_Page extract:_
== == ==

Mari Christmas is an assistant professor at Allegheny College and splits her time between Idaho and Pennsylvania. She received her B.A. from Haverford College, her M.F.A. from the University of Notre Dame, and she has just completed her Ph.D. from SUNY Albany. 

Her fierce, darkly humorous, emotionally riveting work explores and embodies today’s world reflecting our deepest anxieties and the complexities of current-day feminism, motherhood, and modern love. Christmas’s fiction has appeared in Cosmonauts Avenue, New Ohio Review, Juked, Fence, and Black Warrior Review. She has received fellowships from Kimmel Harding Nelson Center for the Arts and Surel’s Place. She has also begun a novel entitled Fugue States that traces the path of the narrator as she navigates her own difficult relationship to new motherhood. 

Her nominator writes: “Mari Christmas is an independent, thoughtful, and ambitious thinker, and has what I have come to believe is one of the most unique writing voices of her generation. Transgressive and socially engaged, her fiction is informed by her identity as Japanese and American, her existence between languages and cultures. She pushes the boundaries of possibility in order to forge new ground for thinking about not only what it means to be a writer but also human. The questions that she asks are urgent: What are the ethics of aesthetics? And, how can the female body, particularly a body that has experienced loss, be mapped onto the page?”

== == ==

_Excerpted records:_

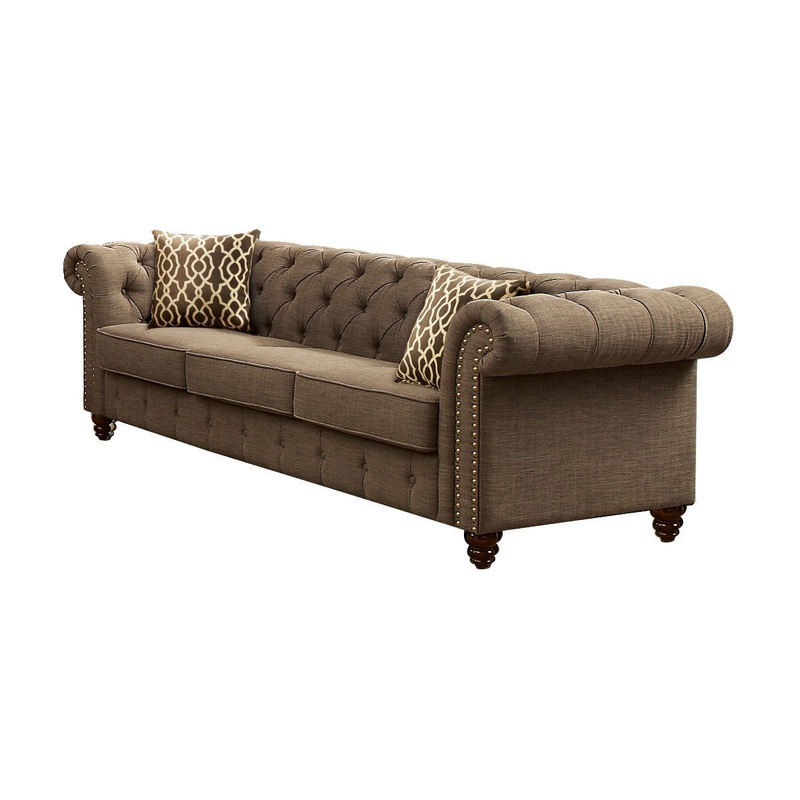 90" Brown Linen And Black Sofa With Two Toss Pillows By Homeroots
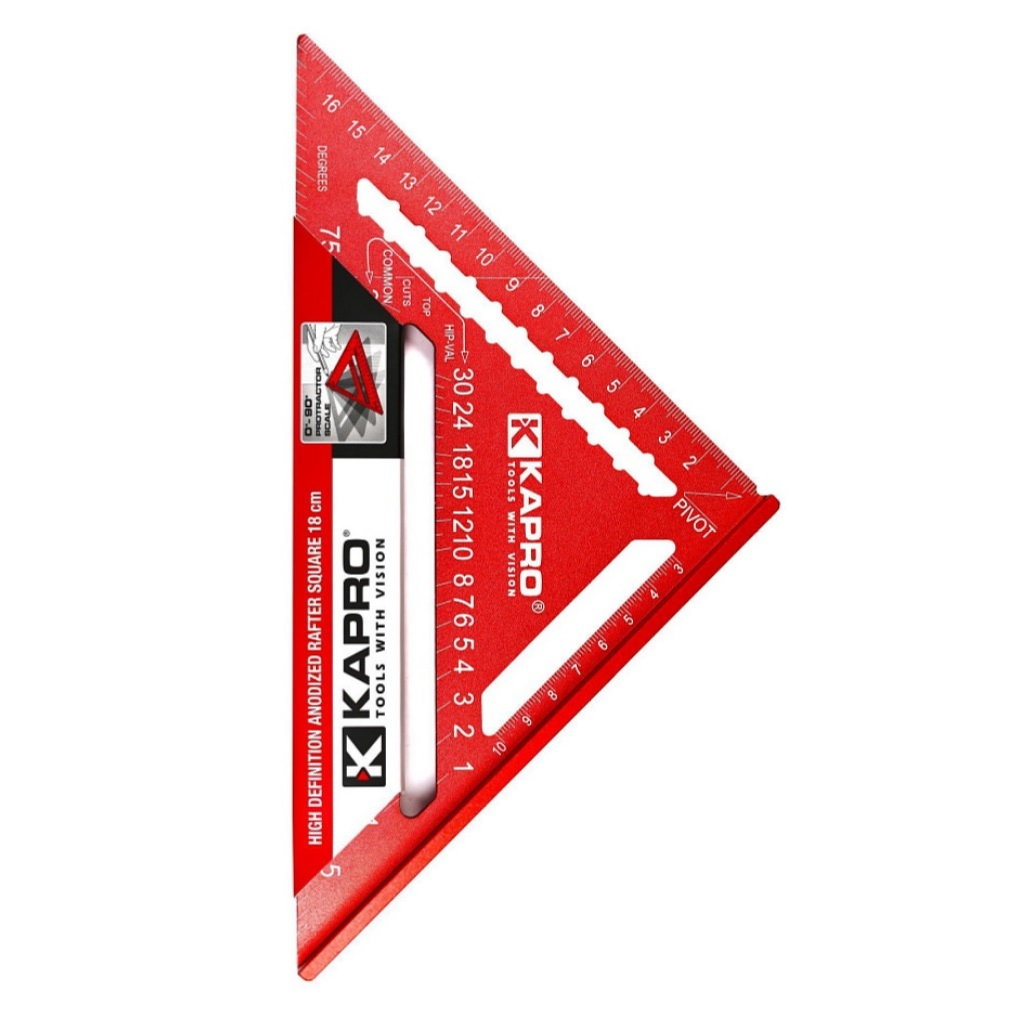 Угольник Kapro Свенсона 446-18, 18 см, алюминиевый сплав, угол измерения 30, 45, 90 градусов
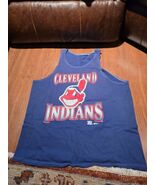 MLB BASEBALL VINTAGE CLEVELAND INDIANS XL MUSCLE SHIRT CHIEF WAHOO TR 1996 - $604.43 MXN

== == ==

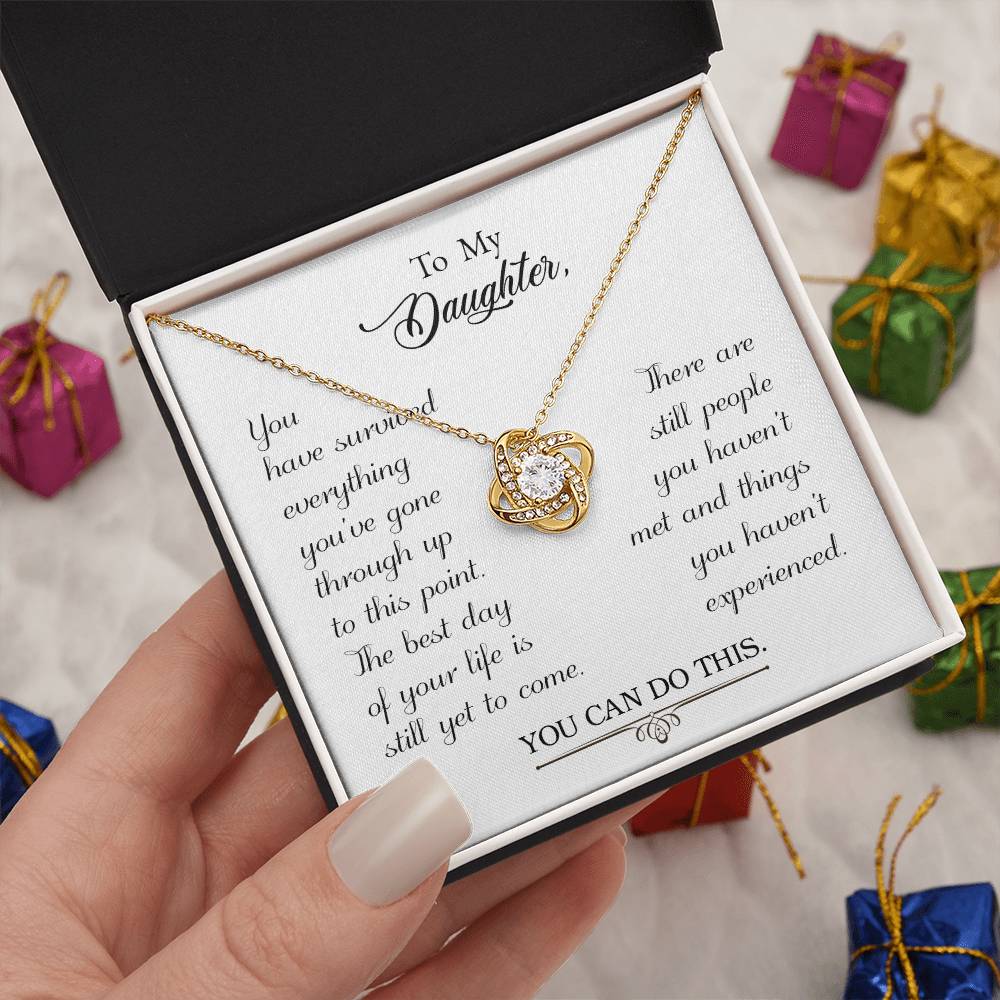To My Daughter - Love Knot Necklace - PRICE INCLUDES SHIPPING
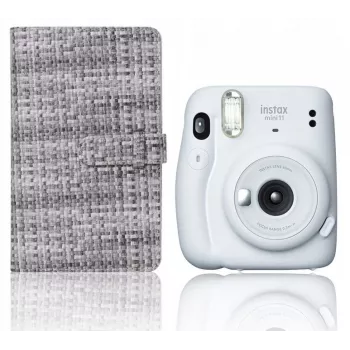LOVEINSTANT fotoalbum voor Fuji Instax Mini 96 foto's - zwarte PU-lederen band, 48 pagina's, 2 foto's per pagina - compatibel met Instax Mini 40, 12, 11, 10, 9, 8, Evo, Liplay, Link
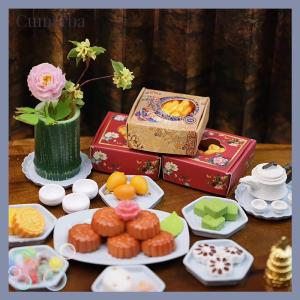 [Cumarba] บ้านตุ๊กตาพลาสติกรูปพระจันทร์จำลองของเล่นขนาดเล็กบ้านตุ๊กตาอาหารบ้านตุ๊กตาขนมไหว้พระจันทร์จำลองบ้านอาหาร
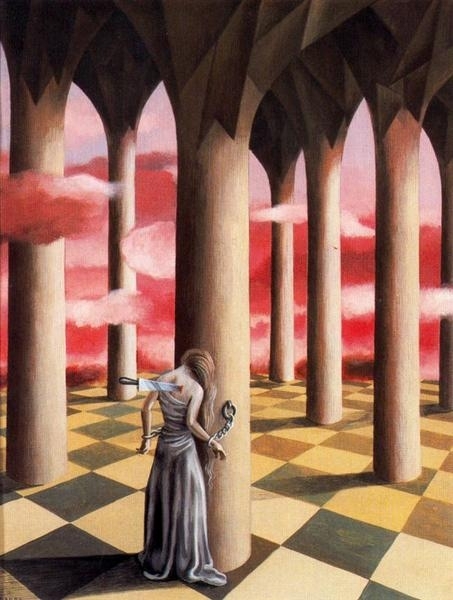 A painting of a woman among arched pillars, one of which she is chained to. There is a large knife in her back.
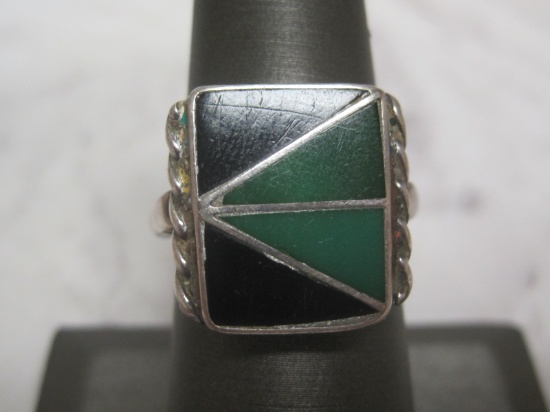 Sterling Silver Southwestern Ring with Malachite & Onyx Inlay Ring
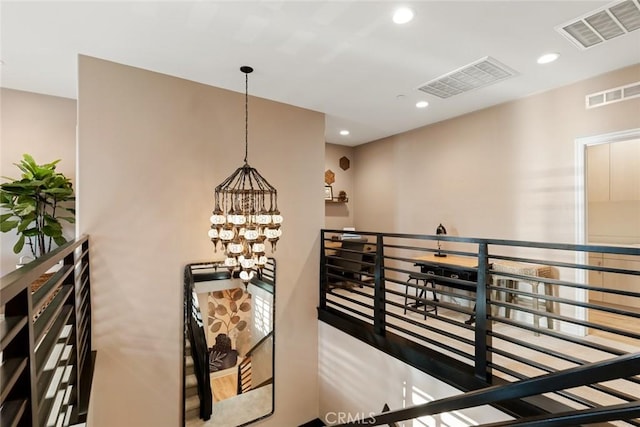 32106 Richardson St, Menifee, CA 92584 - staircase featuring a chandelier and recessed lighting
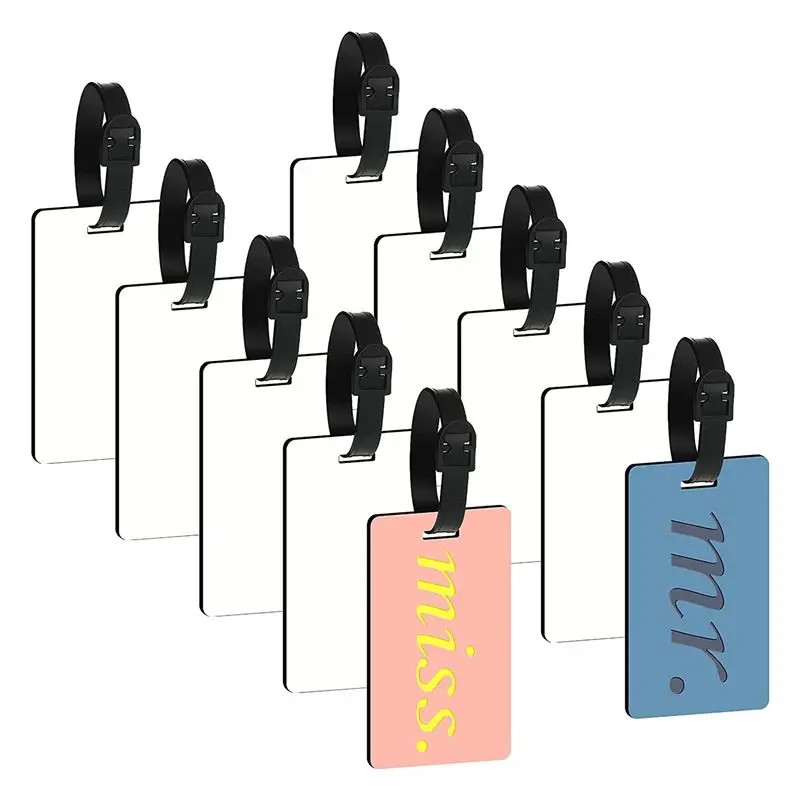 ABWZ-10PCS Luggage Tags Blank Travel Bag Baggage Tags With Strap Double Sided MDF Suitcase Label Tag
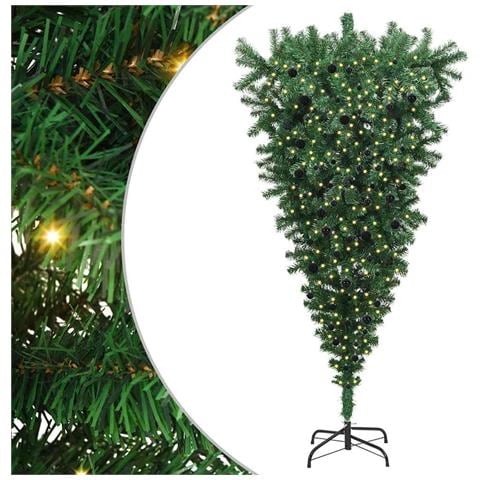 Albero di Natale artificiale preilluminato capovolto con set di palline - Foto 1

== == ==

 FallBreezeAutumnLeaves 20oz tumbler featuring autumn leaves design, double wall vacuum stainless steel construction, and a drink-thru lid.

== == ==

_Tasks to perform:_
1. Write out the image records starting at the line that contains "Pillows By Homeroots" and ending at the line that contains "MLB BASEBALL VINTAGE", copying each line exactly. Omit the picture markers from your answer.
2. Carry the profile of Mari Christmas forward from its final sentence.

_Results in order:_
1.
 90" Brown Linen And Black Sofa With Two Toss Pillows By Homeroots
 Угольник Kapro Свенсона 446-18, 18 см, алюминиевый сплав, угол измерения 30, 45, 90 градусов
 MLB BASEBALL VINTAGE CLEVELAND INDIANS XL MUSCLE SHIRT CHIEF WAHOO TR 1996 - $604.43 MXN

2.
Her Writer’s Award will allow her to reduce her teaching load next year and pay for child care so she can focus on these writing projects. She says, “This award is not just a financial gift. It is an affirmation of the ways in which women continue to reach out to one another, and how we are able to nourish and support each other as artists and thinkers in times of crisis.”

Excerpt from “A Non-Orientable Surface,” New Ohio Review Summer Exclusive, Summer 2018.

“There are some existential questions that come with the end of a marriage, and I am making a list of them. For one, I am no longer certain where I am going to be buried. This is what troubles me most, that I do not belong anywhere. Cemeteries confuse me—bodies lining the outskirts of towns, littering the highways. When I drive past the city limits, I look out at the tiny tombstones cropping along the hills, a series of quiet expressions. I do not understand why we bury the dead where they cannot see us.”